▶ [Records provided]
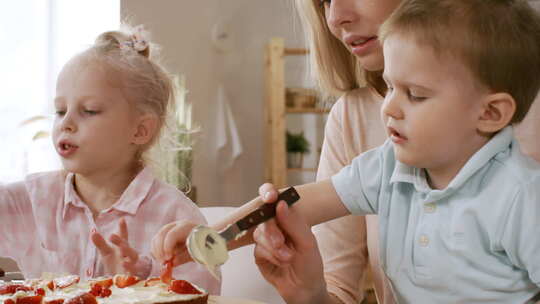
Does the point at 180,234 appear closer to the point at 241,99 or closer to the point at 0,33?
the point at 0,33

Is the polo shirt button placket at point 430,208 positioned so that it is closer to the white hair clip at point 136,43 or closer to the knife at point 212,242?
the knife at point 212,242

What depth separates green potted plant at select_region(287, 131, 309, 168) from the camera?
16.3 feet

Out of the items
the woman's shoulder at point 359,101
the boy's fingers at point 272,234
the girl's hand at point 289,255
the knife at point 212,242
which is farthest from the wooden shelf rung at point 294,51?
the knife at point 212,242

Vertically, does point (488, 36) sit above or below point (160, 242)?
above

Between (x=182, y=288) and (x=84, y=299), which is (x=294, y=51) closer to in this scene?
(x=182, y=288)

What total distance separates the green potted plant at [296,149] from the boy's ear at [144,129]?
11.3 ft

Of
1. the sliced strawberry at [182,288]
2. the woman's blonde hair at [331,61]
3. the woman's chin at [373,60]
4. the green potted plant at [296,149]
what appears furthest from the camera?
the green potted plant at [296,149]

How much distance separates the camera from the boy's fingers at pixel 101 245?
1212mm

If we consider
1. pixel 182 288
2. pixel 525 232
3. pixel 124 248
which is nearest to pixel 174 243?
pixel 182 288

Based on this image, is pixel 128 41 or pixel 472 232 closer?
pixel 472 232

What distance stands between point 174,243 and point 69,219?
58cm

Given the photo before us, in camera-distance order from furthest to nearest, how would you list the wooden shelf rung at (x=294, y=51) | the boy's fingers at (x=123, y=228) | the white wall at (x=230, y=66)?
1. the wooden shelf rung at (x=294, y=51)
2. the white wall at (x=230, y=66)
3. the boy's fingers at (x=123, y=228)

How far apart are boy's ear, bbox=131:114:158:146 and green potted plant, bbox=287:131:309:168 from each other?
11.3 ft

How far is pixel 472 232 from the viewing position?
983 millimetres
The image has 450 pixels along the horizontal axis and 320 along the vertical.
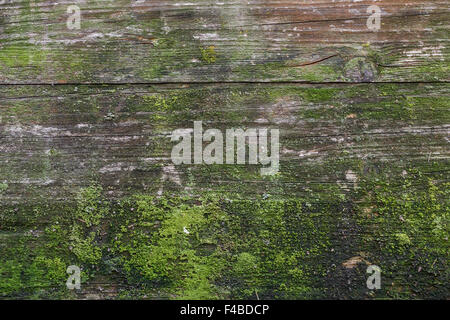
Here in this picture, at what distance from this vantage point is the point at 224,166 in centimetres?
165

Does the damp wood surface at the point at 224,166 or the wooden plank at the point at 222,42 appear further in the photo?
the wooden plank at the point at 222,42

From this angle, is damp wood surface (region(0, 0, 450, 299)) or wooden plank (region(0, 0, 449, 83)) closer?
damp wood surface (region(0, 0, 450, 299))

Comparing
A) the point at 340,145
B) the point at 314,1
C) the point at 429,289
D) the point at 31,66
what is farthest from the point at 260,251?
the point at 31,66

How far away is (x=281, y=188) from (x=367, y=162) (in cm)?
43

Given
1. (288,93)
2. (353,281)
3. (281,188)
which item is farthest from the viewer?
(288,93)

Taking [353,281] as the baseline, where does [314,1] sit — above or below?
above

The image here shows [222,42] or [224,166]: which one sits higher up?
[222,42]

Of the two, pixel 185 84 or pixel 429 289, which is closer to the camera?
pixel 429 289

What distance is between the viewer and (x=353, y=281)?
4.98 feet

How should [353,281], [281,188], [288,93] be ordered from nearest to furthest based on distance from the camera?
[353,281], [281,188], [288,93]

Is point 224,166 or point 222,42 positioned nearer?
point 224,166

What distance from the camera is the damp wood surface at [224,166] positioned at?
154 cm

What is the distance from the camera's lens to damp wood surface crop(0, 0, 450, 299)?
1.54 meters

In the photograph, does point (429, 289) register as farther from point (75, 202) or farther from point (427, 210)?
point (75, 202)
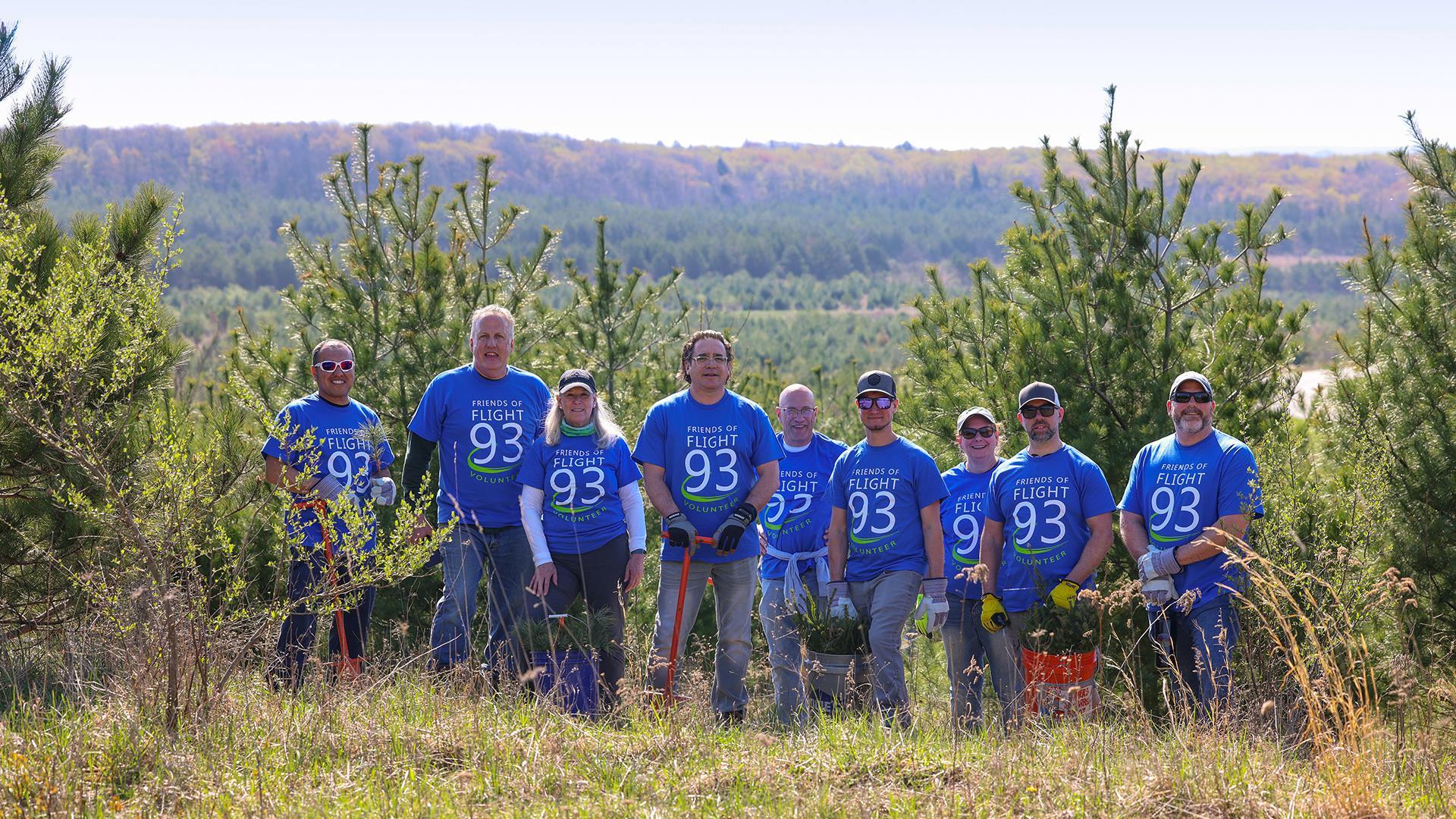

▶ [Goal of the exercise] How many of the lines above contain the string "camera"? Reply with the number only.

▶ [Solved problem] 8